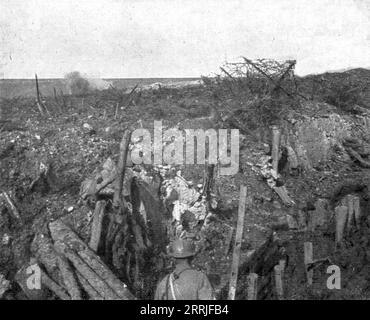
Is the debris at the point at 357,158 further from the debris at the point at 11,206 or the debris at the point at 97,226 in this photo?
the debris at the point at 11,206

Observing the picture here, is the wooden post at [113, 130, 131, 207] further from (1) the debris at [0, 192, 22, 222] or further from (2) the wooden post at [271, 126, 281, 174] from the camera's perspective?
(2) the wooden post at [271, 126, 281, 174]

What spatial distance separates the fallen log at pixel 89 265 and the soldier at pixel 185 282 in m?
2.26

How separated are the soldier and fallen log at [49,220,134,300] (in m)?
2.26

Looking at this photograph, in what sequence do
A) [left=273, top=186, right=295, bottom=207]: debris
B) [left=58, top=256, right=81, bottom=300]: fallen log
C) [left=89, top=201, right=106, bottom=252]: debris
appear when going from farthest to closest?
1. [left=273, top=186, right=295, bottom=207]: debris
2. [left=89, top=201, right=106, bottom=252]: debris
3. [left=58, top=256, right=81, bottom=300]: fallen log

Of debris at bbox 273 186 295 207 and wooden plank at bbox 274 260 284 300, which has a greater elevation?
debris at bbox 273 186 295 207

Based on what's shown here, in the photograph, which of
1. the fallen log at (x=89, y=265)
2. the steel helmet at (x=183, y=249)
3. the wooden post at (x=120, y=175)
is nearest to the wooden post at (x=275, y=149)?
the wooden post at (x=120, y=175)

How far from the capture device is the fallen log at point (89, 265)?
593 cm

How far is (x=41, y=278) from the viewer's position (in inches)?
252

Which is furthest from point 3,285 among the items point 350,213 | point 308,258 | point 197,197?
point 350,213

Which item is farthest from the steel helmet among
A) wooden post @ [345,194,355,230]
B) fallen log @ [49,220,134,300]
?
wooden post @ [345,194,355,230]

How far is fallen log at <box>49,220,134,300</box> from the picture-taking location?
5926mm

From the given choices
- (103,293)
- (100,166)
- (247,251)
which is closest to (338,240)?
(247,251)

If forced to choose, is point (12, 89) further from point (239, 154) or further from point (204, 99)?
point (239, 154)
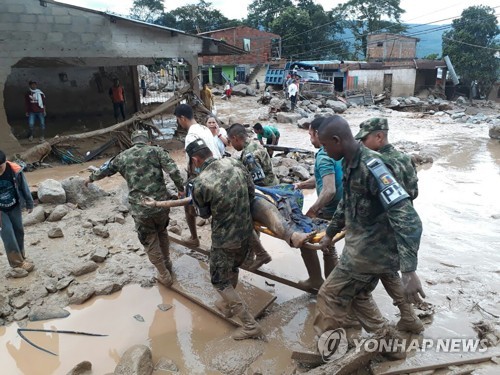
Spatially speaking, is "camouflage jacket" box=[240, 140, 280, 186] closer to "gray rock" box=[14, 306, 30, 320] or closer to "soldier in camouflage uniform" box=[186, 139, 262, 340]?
"soldier in camouflage uniform" box=[186, 139, 262, 340]

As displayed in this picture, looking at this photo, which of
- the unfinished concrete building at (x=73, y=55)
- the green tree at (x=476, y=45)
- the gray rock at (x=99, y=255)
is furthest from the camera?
the green tree at (x=476, y=45)

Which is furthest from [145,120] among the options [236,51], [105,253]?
[105,253]

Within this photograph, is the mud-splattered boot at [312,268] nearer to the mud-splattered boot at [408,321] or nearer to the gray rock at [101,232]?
the mud-splattered boot at [408,321]

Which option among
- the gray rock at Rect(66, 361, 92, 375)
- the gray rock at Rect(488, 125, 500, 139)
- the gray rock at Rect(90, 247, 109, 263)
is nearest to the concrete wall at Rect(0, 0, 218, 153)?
the gray rock at Rect(90, 247, 109, 263)

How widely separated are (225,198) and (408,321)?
1.86 m

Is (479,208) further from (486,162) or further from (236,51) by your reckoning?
(236,51)

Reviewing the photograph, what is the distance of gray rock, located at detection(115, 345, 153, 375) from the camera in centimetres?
288

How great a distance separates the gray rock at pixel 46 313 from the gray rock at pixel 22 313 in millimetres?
46

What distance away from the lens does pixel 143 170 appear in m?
4.09

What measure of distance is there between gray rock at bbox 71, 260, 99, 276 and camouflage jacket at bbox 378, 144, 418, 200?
12.0 feet

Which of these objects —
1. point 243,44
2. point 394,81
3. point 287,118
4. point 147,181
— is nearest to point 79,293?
point 147,181

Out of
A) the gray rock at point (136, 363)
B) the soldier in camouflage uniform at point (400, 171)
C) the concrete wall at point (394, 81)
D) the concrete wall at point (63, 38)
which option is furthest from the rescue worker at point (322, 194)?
the concrete wall at point (394, 81)

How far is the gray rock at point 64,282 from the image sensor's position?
426 centimetres

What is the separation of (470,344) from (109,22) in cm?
1072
* * *
§ **Set problem**:
Print, word for word, the lines from the one that has "Which of these objects —" through the last line, including both of those.

§ **Solution to the exercise**:
Which of these objects —
1. point 243,44
2. point 394,81
3. point 287,118
4. point 147,181
— is nearest to point 79,293?
point 147,181

Out of
A) the gray rock at point (136, 363)
B) the soldier in camouflage uniform at point (400, 171)
C) the concrete wall at point (394, 81)
D) the concrete wall at point (63, 38)
which option is furthest from the rescue worker at point (322, 194)?
the concrete wall at point (394, 81)

How far is the gray rock at point 64,282 from the image sensor's position?
426 centimetres

What is the separation of (470,344) from (109,22) in cm?
1072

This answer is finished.